Last edited by muchomurka; 03 Nov 2017 at 02:37.
Update: first solution from previous post unfortunately no longer works for me (in FCU build), needs more investigations.
Correction to post #48:
While the second method how to block updates is safe and universal, the first method works only on computer with special setup, it does not work on "vanilla" (just installed) systems. So I would rather recommend to set Deny permissions on services. But if someone wants to try disabling scheduled tasks, the way to make it functional exists.
First method will work if - and only if - two Windows Defender services are disabled. User can install other antivirus software (for example Avira Free + BGP Killer), then both Defender engine and its irritating icon are unnecessary; furthermore, Defender cannot resurrect disabled scheduled tasks related to Windows Update.

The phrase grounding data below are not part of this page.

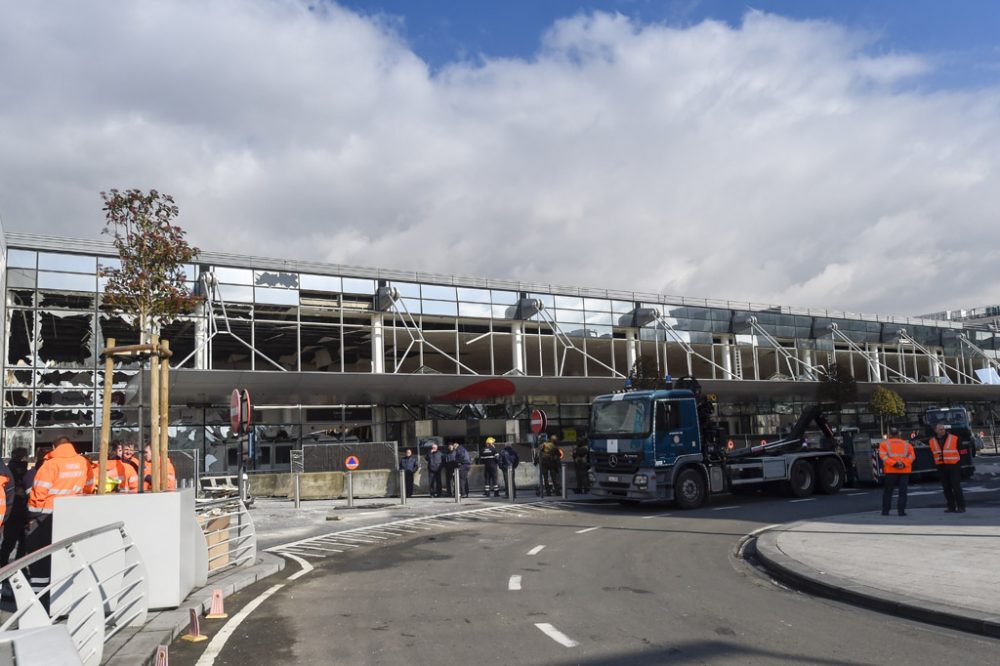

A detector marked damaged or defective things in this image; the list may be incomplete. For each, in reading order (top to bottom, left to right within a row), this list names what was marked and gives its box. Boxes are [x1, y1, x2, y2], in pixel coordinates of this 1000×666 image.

shattered glass panel [6, 249, 36, 268]
shattered glass panel [37, 252, 95, 272]
shattered glass panel [7, 268, 35, 288]
shattered glass panel [37, 272, 95, 292]
shattered glass panel [252, 270, 298, 288]
broken glass window [254, 270, 296, 288]
shattered glass panel [7, 286, 34, 304]
shattered glass panel [39, 292, 95, 310]
shattered glass panel [6, 308, 35, 366]
shattered glass panel [38, 308, 94, 366]
broken glass window [38, 308, 94, 366]
damaged building facade [1, 228, 1000, 472]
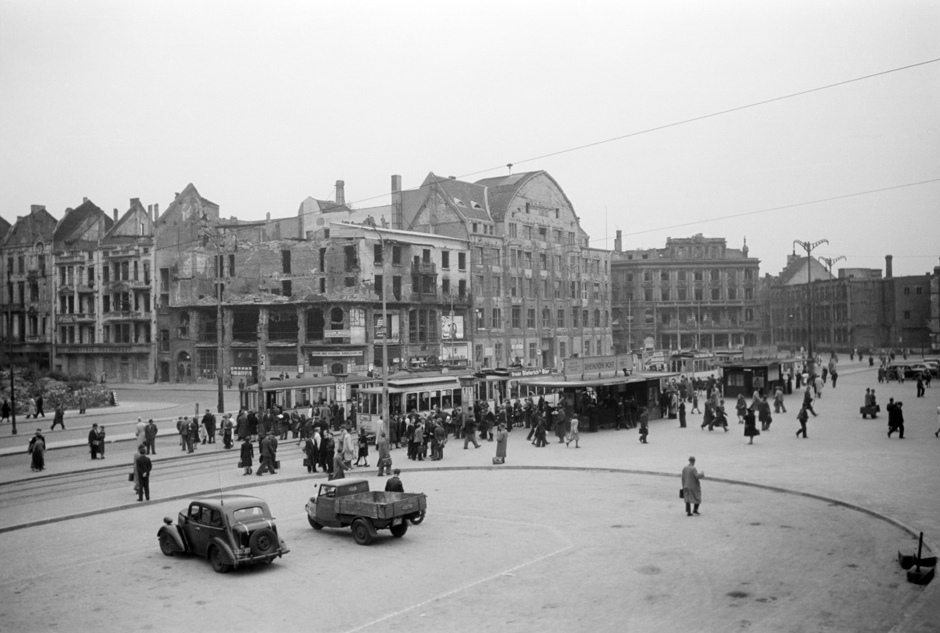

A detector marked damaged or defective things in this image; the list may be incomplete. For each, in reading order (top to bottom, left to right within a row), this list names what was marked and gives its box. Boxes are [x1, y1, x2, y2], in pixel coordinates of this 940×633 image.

broken window [308, 308, 326, 340]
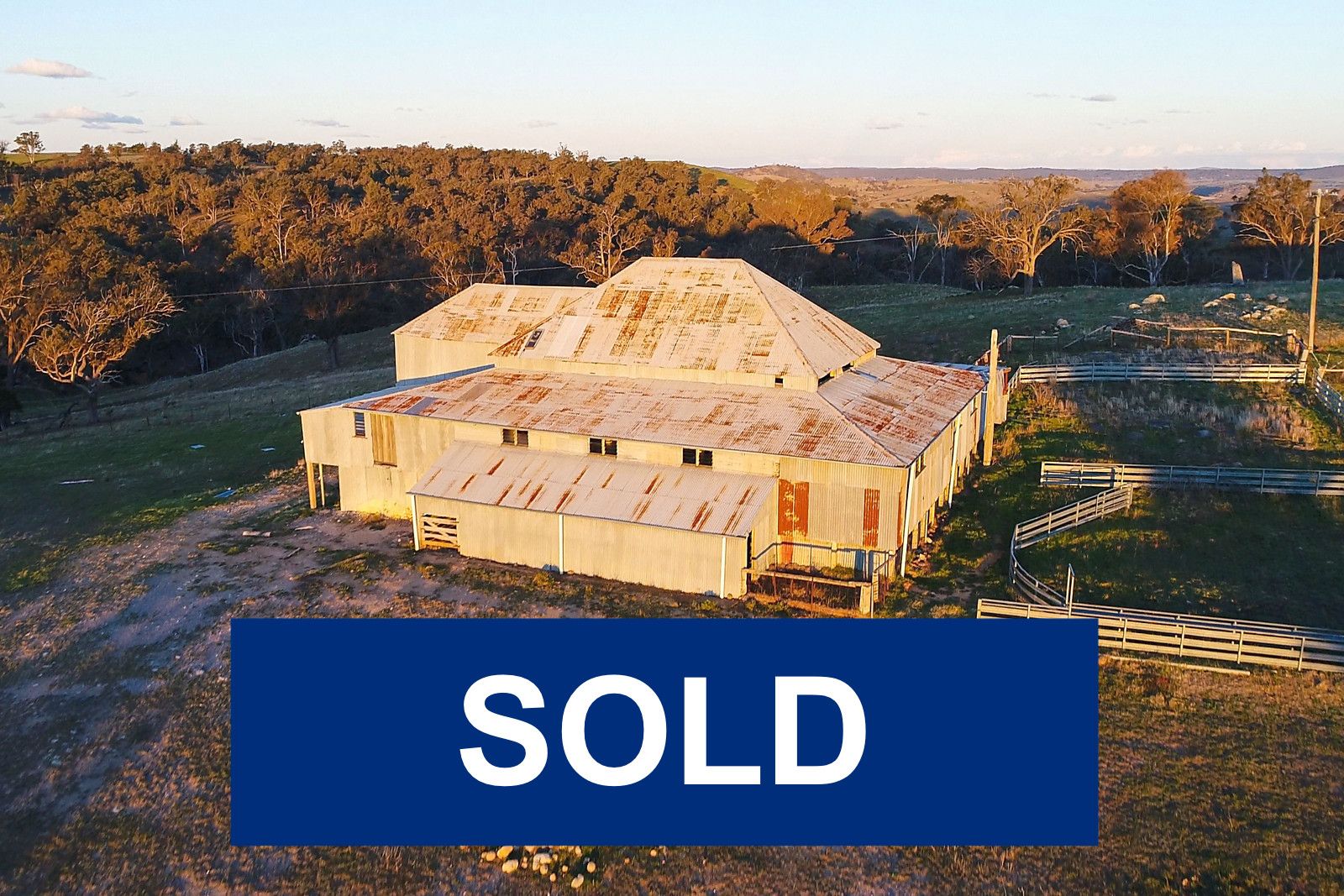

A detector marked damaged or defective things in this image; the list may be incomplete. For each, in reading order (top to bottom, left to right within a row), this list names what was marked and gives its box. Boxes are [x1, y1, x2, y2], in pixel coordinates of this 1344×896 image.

rusty metal roof [395, 283, 591, 343]
rusty metal roof [489, 260, 876, 384]
rusty metal roof [352, 368, 903, 469]
rusty metal roof [816, 354, 989, 462]
rusty metal roof [408, 443, 774, 537]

The following steps are needed before using the first method:
- install some antivirus software instead of Windows Defender
- reboot into Safe Mode
- create .reg file with following content
Windows Registry Editor Version 5.00
[HKEY_LOCAL_MACHINE\SYSTEM\CurrentControlSet\Services\SecurityHealthService]
"Start"=dword:00000004
[HKEY_LOCAL_MACHINE\SYSTEM\CurrentControlSet\Services\WinDefend]
"Start"=dword:00000004
; original values were 0x2
- import the .reg file into registry
- reboot into normal mode
- set both wuauserv and trustedinstaller services to Disabled.
Then you may continue by making steps described in Method 1.
My apologies, I made first testing on my own highly customized system, but problem exhibited itself later on just installed virtual machine with Defender active. Just another Windows annoyance, nothing more.